**Given text:**
—————

Salient. Victoria University of Wellington Students' Newspaper. Vol. 32. No. 25. October 9, 1969
Media, Rare: Arty & Pests
Media, Rare: Arty & Pests
A Shattering eye-sore pilgrimagic-cinematic spree of 12 days, more films than I have ever seen in a concentrated period, one week of the Auckland International Film Festival, interspersed, almost mercifully. with some lesser commercial slop, and a few surprises, hither but hardly thith.
Undaunted and exhausted I write; some notes made during the festival, others hurriedly collated, and if they appear slightly redundant etc., please remember fish do not retain their apparent freshness once consumed (Arrable Parable!).
The 10th Victim (X.Z.F.S.) made in 1965 when the divine di Venanzo knew how to capture colour in a midflight rapture, is Elio Petri's bandly-bondy satire, full of flesh harry humour and gags of the future. It reeks of a prettier more sexier world than Alphaville, hut it it too slight a treatment of the futuristic hunters and the hunted. Mastroianni and Ursula Undress do things to each other, with disinterested ambivalence.
I Love You Alice B. Toklas (Warners-7) would be credible (if not entirely acceptable) if it was (I) not coekconked by (gaaaaasp!!) Hy Averback (I swear never to use that name again); (2) not using Peter Sellers in a still, tiresome, unfunny role and; (3) some-one had not removed any. but every reference to LSD) (and other things?) As it stands now. with entire scenes missing, the film is a peaceful 7000 ft odd! Because reconstruction has taken place (the film's point and subject make it more Obscurely revolting), it should have been banned (like Skidoo, boo hoo!), thus saving us all from knowing it is about hippies, and synthetic things that make you laugh like crazy, and using all that haightful "trendy" language that went out with sniffing glider glue.

—————

**Dataset entries:**
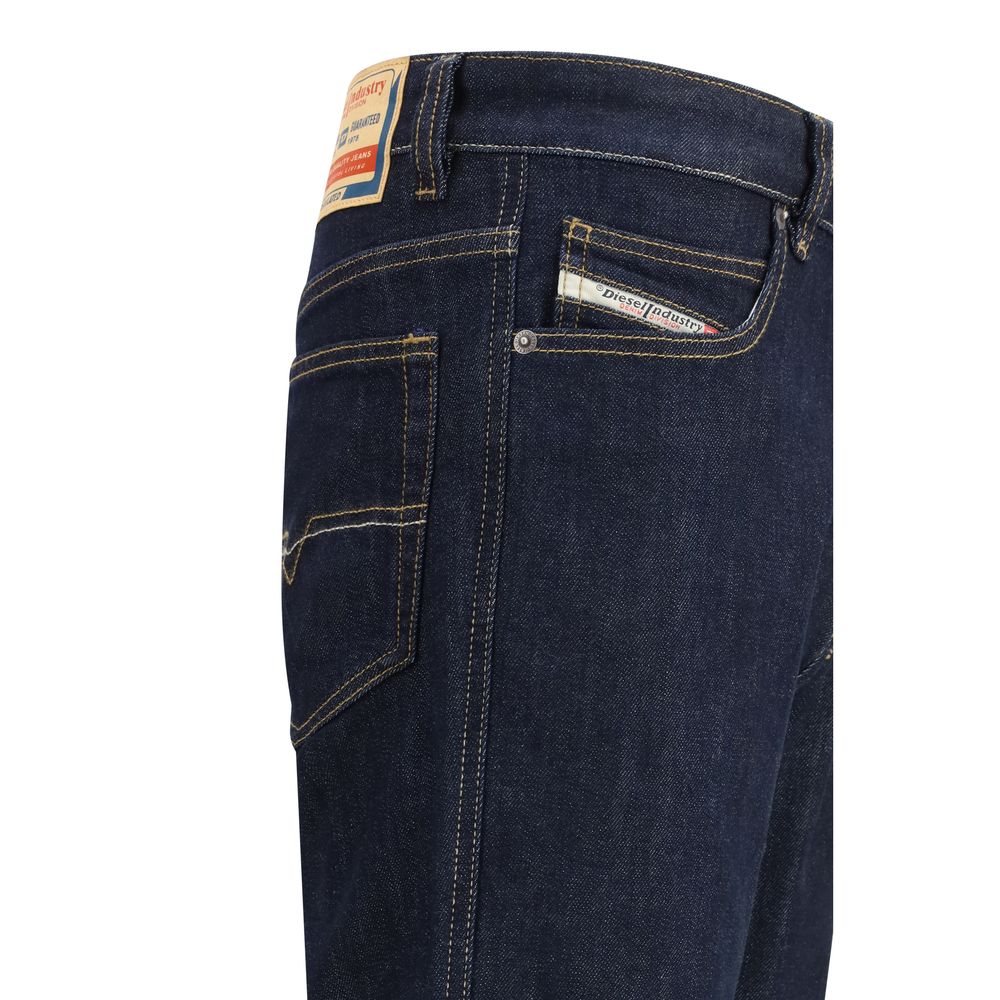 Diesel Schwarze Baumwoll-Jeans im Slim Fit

—————

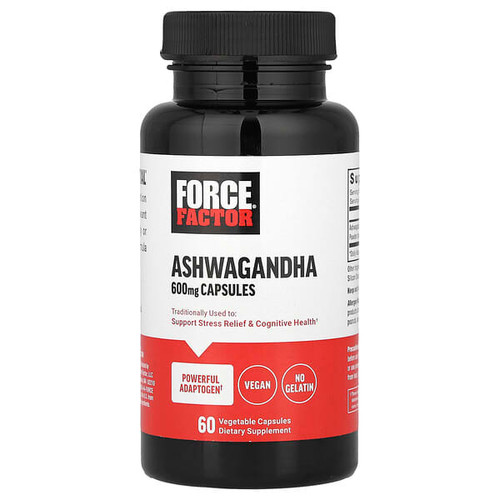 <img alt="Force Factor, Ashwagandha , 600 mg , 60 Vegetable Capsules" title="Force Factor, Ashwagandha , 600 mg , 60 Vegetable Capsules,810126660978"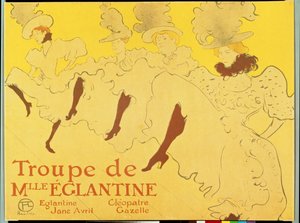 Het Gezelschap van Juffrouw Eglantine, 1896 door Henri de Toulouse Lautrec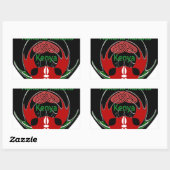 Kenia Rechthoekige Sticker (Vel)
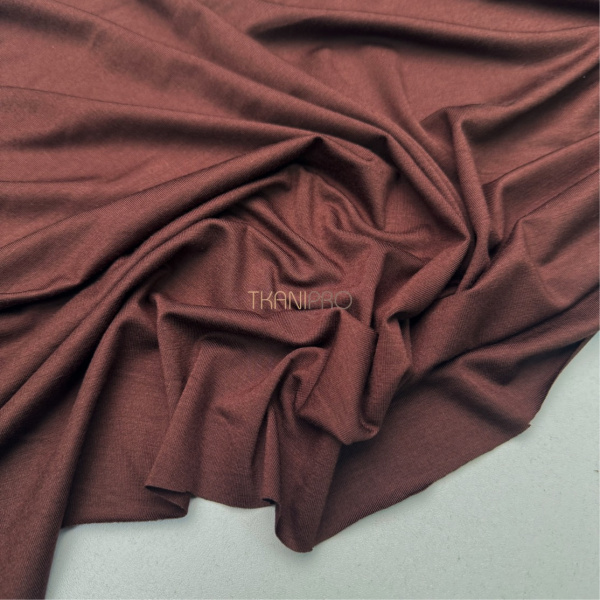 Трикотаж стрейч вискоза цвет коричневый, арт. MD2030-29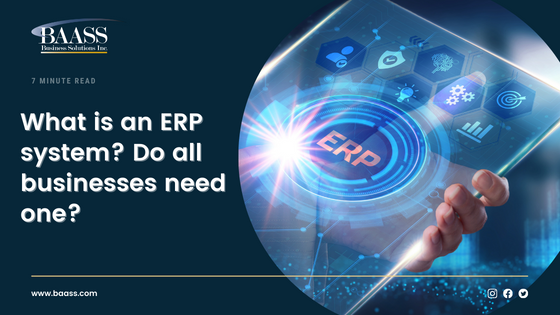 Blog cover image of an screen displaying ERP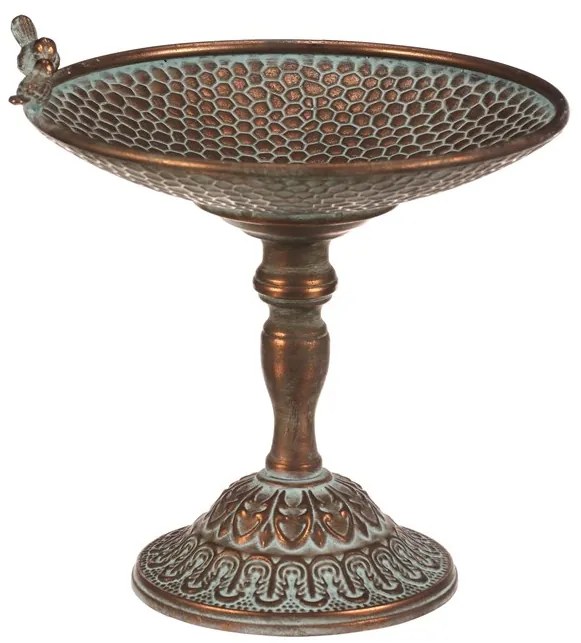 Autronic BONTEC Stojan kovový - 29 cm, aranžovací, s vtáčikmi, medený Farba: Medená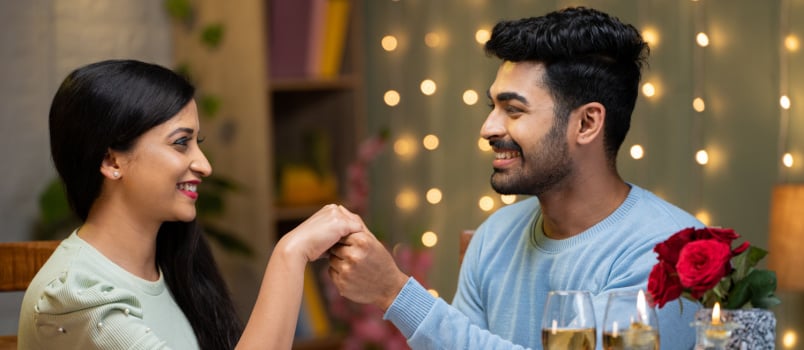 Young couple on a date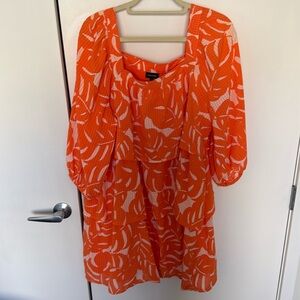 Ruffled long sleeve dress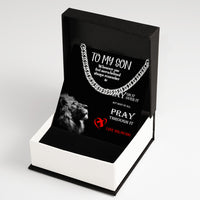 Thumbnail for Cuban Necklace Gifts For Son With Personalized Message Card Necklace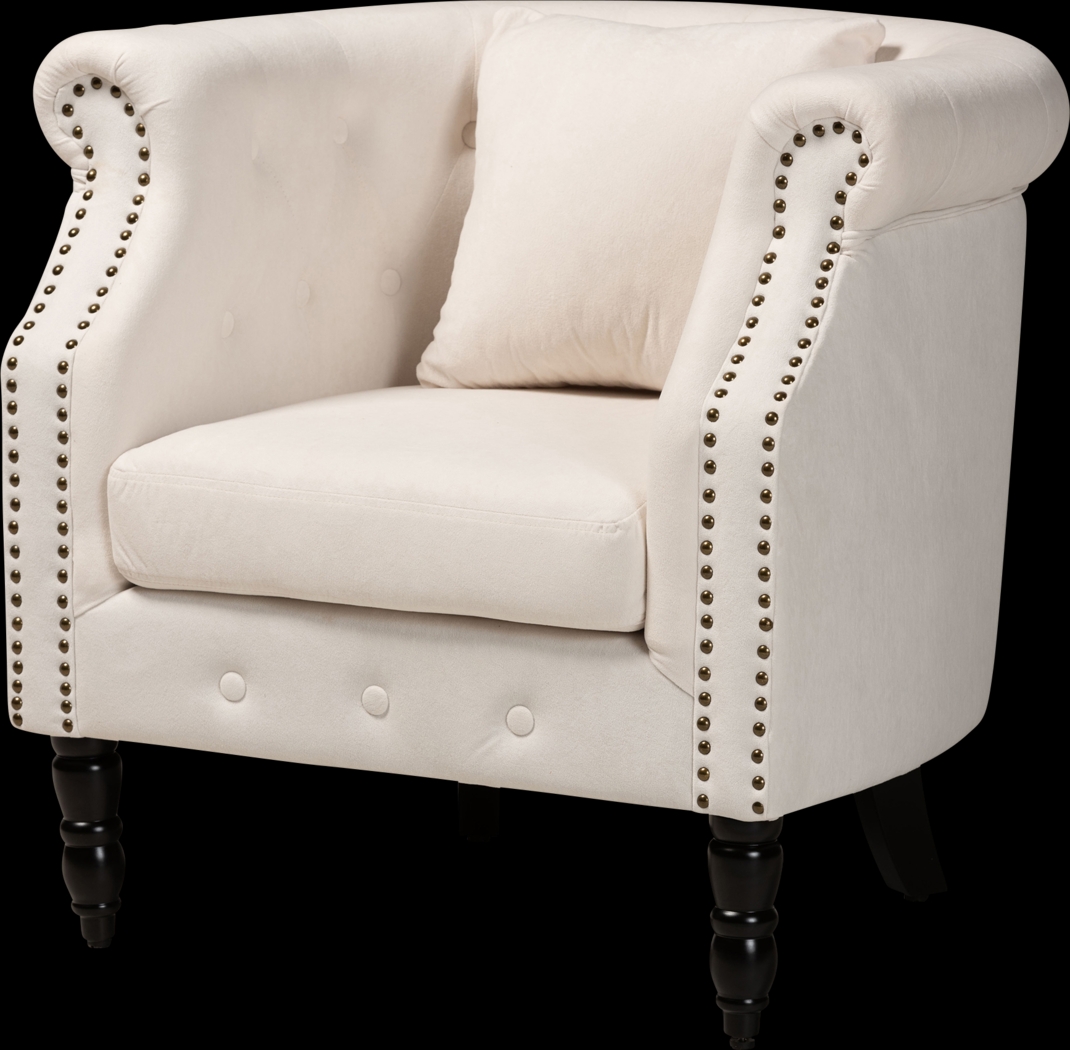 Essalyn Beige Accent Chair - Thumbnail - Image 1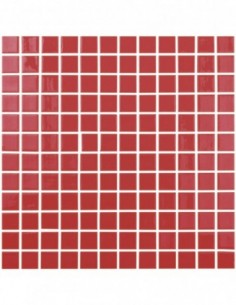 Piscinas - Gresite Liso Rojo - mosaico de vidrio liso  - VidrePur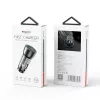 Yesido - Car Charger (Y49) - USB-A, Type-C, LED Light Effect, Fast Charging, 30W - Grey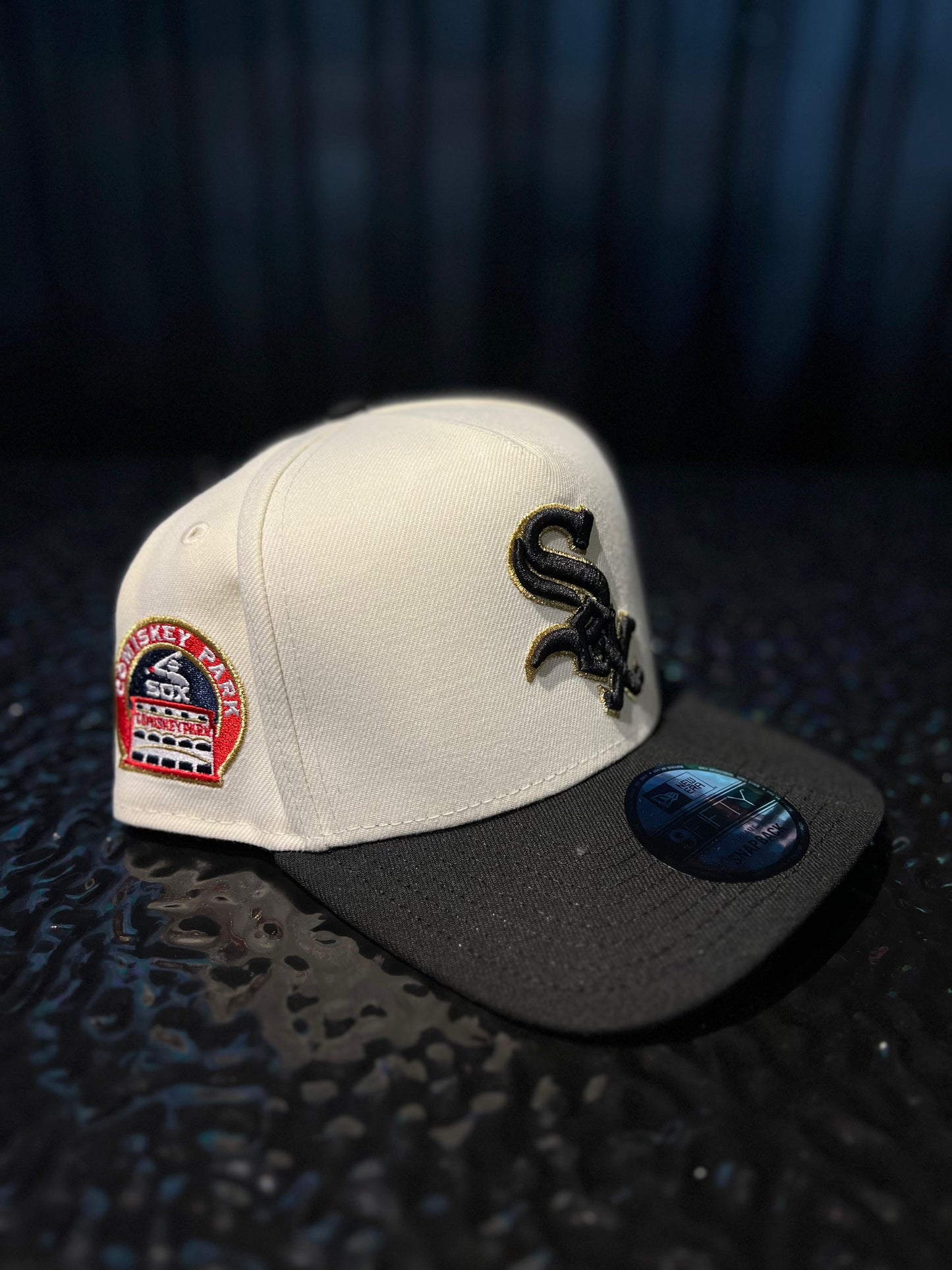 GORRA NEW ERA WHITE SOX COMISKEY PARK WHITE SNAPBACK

—————

**Task list:**
1 > Reproduce the passage of the film festival review between "Undaunted and exhausted" and "consumed (Arrable Parable!).", inclusive.
2 > According to the film festival review, in what year was The 10th Victim made?
None of these lines relate to the film festival review.

**Solutions to each task:**
1 >
Undaunted and exhausted I write; some notes made during the festival, others hurriedly collated, and if they appear slightly redundant etc., please remember fish do not retain their apparent freshness once consumed (Arrable Parable!).

2 > 1965